In a formal response to a letter the TUC recently sent to the UK Statistics Authority, Andrew Dilnot CBE (the Authority’s Chair) today replied confirming that:
We have concluded that the statement attributed to the Secretary of State for Work and Pensions that ‘Already we’ve seen 8,000 people who would have been affected by the cap move into jobs. This clearly demonstrates that the cap is having the desired impact’ is unsupported by the official statistics published by the Department on 15 April.
The incident also prompted a response from the UK Statistics Authority directly to the Secretary of State for Work and Pensions, in which Andrew Dilnot remarks that:
In the manner and form published, the statistics do not comply fully with the principles of the Code of Practice, particularly in respect of accessibility to the sources of the data, information about the methodology and quality of the statistics, and the suggestion that the statistics were shared with the media in advance of their publication.
The basis for the complaint has been well documented, and as others (not least Declan Gaffney and Jonathan Portes) regularly point out, this is only one in a number of similar incidents over recent months.
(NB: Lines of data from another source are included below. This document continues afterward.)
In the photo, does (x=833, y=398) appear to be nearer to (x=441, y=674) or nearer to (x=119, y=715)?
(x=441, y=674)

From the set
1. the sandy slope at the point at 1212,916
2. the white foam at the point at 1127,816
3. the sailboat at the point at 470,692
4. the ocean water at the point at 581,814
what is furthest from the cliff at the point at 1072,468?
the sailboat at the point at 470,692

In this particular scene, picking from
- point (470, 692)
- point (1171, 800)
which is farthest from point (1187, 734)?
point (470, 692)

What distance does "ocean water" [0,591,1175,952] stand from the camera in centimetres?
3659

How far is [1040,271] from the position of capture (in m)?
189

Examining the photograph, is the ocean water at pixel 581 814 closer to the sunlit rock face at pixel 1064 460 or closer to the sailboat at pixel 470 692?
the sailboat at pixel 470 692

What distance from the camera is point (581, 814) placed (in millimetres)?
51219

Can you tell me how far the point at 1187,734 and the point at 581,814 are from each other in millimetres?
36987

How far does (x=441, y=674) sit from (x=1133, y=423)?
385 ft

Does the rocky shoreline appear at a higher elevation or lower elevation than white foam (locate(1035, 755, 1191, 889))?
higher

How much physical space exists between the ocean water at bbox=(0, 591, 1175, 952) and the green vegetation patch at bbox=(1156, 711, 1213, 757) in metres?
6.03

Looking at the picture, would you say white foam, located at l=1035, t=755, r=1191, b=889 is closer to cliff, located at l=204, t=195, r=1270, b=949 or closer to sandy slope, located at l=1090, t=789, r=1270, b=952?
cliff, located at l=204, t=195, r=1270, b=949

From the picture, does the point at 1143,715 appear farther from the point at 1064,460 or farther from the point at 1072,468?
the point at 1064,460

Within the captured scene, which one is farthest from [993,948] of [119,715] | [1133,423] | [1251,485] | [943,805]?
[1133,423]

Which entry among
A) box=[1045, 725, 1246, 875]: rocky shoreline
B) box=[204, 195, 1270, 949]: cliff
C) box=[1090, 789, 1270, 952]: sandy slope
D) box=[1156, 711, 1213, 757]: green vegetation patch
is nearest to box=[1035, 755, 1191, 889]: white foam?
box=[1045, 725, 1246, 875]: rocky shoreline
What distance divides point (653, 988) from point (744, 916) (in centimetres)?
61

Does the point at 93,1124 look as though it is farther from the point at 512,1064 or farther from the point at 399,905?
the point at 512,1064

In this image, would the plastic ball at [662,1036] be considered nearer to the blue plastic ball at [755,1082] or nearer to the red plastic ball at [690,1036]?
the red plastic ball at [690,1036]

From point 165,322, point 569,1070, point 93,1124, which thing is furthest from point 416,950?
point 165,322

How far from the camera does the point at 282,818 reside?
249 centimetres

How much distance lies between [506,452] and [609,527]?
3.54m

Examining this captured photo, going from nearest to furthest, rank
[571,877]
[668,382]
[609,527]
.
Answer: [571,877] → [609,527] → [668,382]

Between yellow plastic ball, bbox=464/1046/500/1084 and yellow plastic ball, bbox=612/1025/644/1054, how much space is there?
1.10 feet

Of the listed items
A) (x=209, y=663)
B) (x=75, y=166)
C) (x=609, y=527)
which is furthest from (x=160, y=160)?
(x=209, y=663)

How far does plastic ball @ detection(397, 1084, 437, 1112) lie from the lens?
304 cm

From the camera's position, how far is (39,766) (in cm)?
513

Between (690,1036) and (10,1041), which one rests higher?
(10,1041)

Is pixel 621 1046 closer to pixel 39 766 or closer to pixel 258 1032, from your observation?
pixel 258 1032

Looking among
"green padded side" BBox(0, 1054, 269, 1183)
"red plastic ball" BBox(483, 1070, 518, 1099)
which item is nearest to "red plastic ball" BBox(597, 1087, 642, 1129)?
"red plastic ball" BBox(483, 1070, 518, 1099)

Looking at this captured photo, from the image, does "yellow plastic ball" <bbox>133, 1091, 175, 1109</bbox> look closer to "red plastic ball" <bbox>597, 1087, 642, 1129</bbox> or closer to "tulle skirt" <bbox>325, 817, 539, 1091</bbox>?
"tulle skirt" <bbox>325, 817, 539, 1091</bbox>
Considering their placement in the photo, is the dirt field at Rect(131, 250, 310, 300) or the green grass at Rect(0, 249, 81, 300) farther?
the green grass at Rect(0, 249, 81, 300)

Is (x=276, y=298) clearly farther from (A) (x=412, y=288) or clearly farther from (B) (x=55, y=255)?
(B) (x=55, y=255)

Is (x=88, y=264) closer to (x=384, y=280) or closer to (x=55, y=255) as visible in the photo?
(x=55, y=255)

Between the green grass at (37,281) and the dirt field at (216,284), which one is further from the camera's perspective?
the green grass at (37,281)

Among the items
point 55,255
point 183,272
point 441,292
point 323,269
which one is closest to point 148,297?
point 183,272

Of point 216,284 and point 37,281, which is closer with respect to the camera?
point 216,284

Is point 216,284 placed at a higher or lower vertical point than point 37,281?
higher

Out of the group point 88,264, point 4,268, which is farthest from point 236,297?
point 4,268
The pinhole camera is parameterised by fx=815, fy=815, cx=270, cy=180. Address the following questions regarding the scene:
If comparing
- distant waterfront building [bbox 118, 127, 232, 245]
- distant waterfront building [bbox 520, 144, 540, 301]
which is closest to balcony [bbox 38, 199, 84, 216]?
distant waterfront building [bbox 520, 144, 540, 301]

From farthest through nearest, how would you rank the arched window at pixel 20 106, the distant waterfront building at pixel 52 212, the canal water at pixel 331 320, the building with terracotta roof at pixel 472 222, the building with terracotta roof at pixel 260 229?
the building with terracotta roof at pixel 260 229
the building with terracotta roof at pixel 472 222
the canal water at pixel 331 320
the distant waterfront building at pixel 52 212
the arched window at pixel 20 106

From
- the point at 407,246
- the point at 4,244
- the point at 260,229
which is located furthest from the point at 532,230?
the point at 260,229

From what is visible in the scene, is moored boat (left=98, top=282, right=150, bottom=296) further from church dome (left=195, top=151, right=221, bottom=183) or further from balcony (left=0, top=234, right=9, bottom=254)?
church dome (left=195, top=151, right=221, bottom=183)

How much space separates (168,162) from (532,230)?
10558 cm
So what is driving this trend?
While there are no doubt a number of factors at play, much of the current bout of misrepresentation seems to be linked to a desperate attempt to prove that dramatic cuts to benefits for vulnerable people are in some way good for them. Not content with imposing a benefit cap on families as a means to reduce social security expenditure the Department is keen assert that this initiative is somehow also in everyone’s best interest. As this FT blog shows, DWP advisers (not necessarily press officers, as Kiran Stacey has noted) have been attempting to place stories on the benefit cap’s effectiveness as a welfare to work measure for months, despite the lack of any evidence to justify their case. Today’s DWP Press Office twitter account is also illuminating – instead of acknowledging that there is any truth to the UK Statistics Authority’s charge, the account issued a stream of justification for the Secretary of State’s claim, based on ‘anecdotal’ evidence.
For those who care about outcomes for those who are currently the worst off, and who want a fair social security system which provides everyone with a basic safety net in times of need, these failed attempts to justify regressive policies are of deep concern. And this is why our argument with the current DWP Ministerial team is not simply about how they choose to use statistics; we fundamentally disagree with their assessment of the impact their policies will have, and demonstrating that their misrepresented evidence doesn’t support their case helps to make this point.
Research on the real impact of the benefit cap will no doubt continue to emerge, and maybe some people will be encouraged to move into work as a result of its introduction (no doubt many are seeking jobs – but with more than five unemployed people for every available position that does little to guarantee employment). But I remain convinced that on this policy the benefits will never outweigh the costs.
The DWP’s own impact assessment recognises the damage that is likely to be done as poor children are made significantly worse off and families are forced to move leaving schools and support networks behind (as Richard discusses in more detail here).
And as a welfare to work measure this policy is extremely poorly focused – single mothers in London with young families including babies, who in any other part of the welfare system are not required to seek work until their children are of school age, are not the usual target of the DWP’s jobsearch services. But this policy affects them in particular, placing parents in the impossible position of desperately trying to find work while also properly fulfilling caring responsibilities. I have my own anecdotal evidence on this, having heard of one parent who is set to lose £200 a week in benefits for her children because of the cap, who has resorted to undertaking unpaid social care work while leaving her oldest children in charge of two toddlers, in a last ditch attempt to get a job and avoid having to move house or accumulate severe rent arrears while her oldest son sits his GCSEs. Her children risk being taken into care if social services find out.
Is this really what the Ministerial team wants to happen? It’s certaintly not what they seem to think is going on – but let’s wait to see what the evidence really tells us.